Stock returns haven’t been tied to profits during the five- month rally in global equities. S&P 500 companies that reported a drop in second-quarter earnings have risen 8.4 percent on average in the past month, compared with a 7.2 percent advance for those with increases, data compiled by Bloomberg through Aug. 17 show.
‘Trash’ Rally
“It’s been trash that’s done well,” said Andrew Lapthorne, the head of quantitative strategy at Societe Generale SA in London. “Most analysts struggle to recommend stocks that are rubbish.”
In March, more than half the ratings for European and American energy producers were “buys,” according to data compiled by Bloomberg, as analysts projected growth in emerging market economies would boost earnings. A measure of oil drillers, pipeline builders and explorers in the MSCI Europe has gained 18 percent since March 9, while the U.S. group is up 22 percent.

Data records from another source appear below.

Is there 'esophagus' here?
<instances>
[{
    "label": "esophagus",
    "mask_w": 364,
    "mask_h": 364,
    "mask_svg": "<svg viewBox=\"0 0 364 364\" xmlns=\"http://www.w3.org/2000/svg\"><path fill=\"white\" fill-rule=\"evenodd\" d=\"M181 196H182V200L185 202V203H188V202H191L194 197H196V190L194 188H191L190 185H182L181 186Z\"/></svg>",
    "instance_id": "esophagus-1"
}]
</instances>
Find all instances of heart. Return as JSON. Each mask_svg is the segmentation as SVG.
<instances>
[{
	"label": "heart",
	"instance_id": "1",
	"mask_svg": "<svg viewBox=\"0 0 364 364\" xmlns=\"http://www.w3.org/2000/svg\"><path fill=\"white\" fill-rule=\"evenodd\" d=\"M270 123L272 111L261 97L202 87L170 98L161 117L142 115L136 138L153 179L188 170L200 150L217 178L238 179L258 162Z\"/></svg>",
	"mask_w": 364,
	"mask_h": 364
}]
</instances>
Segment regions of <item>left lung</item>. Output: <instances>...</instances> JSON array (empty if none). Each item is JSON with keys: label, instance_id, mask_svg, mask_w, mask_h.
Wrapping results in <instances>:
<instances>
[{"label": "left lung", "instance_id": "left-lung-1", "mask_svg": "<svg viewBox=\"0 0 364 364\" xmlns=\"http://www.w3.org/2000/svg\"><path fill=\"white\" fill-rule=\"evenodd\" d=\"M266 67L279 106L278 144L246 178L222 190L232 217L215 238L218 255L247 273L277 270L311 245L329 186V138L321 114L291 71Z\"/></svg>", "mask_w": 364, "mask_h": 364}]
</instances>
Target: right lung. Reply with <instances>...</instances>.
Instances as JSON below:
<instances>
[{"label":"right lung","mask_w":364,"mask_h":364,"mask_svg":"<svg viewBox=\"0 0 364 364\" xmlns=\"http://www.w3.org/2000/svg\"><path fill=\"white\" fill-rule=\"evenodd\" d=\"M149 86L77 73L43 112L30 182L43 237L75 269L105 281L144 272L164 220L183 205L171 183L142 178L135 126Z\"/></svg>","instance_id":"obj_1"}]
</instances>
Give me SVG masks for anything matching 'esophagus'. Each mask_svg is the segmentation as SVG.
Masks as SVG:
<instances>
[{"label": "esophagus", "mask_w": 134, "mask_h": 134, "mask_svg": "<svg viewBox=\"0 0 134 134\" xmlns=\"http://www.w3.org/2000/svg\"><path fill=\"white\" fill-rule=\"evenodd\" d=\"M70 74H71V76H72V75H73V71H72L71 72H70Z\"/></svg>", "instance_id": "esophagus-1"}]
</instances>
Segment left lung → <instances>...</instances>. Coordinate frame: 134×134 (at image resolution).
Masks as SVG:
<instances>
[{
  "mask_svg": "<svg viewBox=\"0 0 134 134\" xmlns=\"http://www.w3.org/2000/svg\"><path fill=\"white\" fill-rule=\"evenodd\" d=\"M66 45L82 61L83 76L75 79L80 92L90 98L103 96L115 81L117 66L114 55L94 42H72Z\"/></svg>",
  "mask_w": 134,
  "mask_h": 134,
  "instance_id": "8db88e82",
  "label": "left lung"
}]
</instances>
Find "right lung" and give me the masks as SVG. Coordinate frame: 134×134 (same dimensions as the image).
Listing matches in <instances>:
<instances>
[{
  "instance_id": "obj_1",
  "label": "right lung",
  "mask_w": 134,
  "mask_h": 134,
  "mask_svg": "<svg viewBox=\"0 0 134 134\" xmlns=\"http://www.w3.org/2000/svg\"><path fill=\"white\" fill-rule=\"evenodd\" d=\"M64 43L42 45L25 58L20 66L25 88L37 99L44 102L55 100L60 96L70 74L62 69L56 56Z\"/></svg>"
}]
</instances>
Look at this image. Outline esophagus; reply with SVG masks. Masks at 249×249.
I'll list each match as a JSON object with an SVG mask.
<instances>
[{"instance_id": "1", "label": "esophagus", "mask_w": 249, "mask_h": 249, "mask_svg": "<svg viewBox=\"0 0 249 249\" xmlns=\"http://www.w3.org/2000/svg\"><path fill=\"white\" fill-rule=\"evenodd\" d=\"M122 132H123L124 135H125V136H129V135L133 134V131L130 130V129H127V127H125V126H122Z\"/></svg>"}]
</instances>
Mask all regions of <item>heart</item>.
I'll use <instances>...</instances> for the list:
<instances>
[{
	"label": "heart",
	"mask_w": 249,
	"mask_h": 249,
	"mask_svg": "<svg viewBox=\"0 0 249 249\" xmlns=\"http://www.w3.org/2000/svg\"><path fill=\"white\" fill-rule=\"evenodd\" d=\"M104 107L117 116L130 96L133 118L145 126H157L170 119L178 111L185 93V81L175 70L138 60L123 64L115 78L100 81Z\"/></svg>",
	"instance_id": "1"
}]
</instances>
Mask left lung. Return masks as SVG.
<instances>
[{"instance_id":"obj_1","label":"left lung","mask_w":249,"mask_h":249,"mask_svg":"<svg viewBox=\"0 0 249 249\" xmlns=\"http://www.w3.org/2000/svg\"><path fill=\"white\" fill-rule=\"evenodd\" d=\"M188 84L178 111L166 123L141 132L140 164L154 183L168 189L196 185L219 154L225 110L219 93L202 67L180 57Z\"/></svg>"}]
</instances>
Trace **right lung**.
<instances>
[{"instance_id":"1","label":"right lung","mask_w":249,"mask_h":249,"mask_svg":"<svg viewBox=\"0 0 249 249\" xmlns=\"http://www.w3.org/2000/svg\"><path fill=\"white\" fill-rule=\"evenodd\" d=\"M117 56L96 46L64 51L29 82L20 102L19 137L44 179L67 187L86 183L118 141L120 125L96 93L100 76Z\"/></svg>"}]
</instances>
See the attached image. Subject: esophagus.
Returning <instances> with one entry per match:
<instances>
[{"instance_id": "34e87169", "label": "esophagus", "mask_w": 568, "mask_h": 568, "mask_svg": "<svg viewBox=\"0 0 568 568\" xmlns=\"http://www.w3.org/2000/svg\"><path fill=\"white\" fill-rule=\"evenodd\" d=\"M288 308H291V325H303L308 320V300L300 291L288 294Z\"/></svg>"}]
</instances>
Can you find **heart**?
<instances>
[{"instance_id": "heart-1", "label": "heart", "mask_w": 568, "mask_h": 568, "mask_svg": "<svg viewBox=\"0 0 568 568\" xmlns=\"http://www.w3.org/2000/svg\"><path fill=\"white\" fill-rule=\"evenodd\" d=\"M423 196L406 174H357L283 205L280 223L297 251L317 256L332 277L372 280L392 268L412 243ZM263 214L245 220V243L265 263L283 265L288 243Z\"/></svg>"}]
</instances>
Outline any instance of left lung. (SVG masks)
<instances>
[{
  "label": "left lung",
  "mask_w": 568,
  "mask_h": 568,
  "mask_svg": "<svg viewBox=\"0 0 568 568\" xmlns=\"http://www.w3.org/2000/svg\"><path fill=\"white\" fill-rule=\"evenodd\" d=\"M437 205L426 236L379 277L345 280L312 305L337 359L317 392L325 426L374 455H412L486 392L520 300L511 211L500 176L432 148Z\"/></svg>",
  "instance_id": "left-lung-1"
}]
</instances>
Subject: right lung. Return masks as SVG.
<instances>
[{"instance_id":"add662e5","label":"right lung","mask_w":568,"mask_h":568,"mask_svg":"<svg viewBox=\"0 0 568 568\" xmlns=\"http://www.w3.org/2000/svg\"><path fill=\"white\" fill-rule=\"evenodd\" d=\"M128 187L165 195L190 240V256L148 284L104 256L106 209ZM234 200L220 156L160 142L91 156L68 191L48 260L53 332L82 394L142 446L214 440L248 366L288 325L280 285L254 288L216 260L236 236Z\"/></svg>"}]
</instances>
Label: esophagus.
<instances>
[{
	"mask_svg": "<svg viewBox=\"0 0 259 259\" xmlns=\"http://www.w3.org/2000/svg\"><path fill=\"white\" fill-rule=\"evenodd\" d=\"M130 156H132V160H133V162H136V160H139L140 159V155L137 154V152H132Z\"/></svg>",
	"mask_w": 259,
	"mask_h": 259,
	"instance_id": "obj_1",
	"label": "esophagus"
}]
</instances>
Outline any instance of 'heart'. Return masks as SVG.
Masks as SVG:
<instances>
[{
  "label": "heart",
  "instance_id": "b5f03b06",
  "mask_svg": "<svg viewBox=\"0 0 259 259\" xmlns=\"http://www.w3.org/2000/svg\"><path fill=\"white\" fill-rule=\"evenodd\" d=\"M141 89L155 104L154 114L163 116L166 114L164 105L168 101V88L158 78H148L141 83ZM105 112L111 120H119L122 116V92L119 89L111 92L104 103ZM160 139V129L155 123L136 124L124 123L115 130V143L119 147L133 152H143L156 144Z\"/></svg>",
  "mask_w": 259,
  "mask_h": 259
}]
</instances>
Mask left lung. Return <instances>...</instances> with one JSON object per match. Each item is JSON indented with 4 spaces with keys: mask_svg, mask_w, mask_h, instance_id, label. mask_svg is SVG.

Analysts were also bullish on Europe’s utilities and health-care companies in the S&P 500, with “buys” making up the majority of recommendations. Power companies posted the only increase in first-quarter profit among the 10 main industries in the MSCI Europe, while drugmakers had the highest income growth in the S&P 500. In the past five months, neither has advanced more than 28 percent. The MSCI World has risen 52 percent in that period.
Average Rating
Overall, analysts rate about a third of companies in the U.S. and U.K. at “buy,” according to data compiled by Bloomberg. Forty-one percent of French companies and 43 percent of those in Germany have that rating.
Analysts recommended unloading shares of European retailers, hotels and restaurants, assigning “sells” to 30 percent as rising unemployment and falling home prices curbed consumer spending. The group is up 39 percent since March 9.
The biggest financial crisis since the 1930s and more than $1.5 trillion in credit losses worldwide prompted analysts to make 28 percent of their ratings on European financial institutions “sells,” Bloomberg data show. The percentage was 14 percent for American banks. Both the S&P 500 and MSCI Europe groups have more than doubled since the rally began.
No Earnings
Downgrades came as earnings evaporated at companies from New York-based American International Group Inc. to Morgan Stanley and Capital One Financial Corp. in McLean, Virginia. First-quarter income plunged more than 74 percent at U.S. raw- material producers and retailers, the most among the 10 main industries in the S&P 500. In Europe, earnings for those two groups sank more than 93 percent.
Brokerages didn’t recognize that shares of banks and commodity companies already reflected losses during the recession, according to a study of analysts’ ratings by Citigroup’s chief U.S. equity strategist, Tobias Levkovich, on Aug. 7.
“Analysts were too defensive,” said Yves Maillot, a fund manager at Robeco Asset Management in Paris, which oversees $11 billion. “They went too low, but they weren’t the only ones. Many investors also missed out.”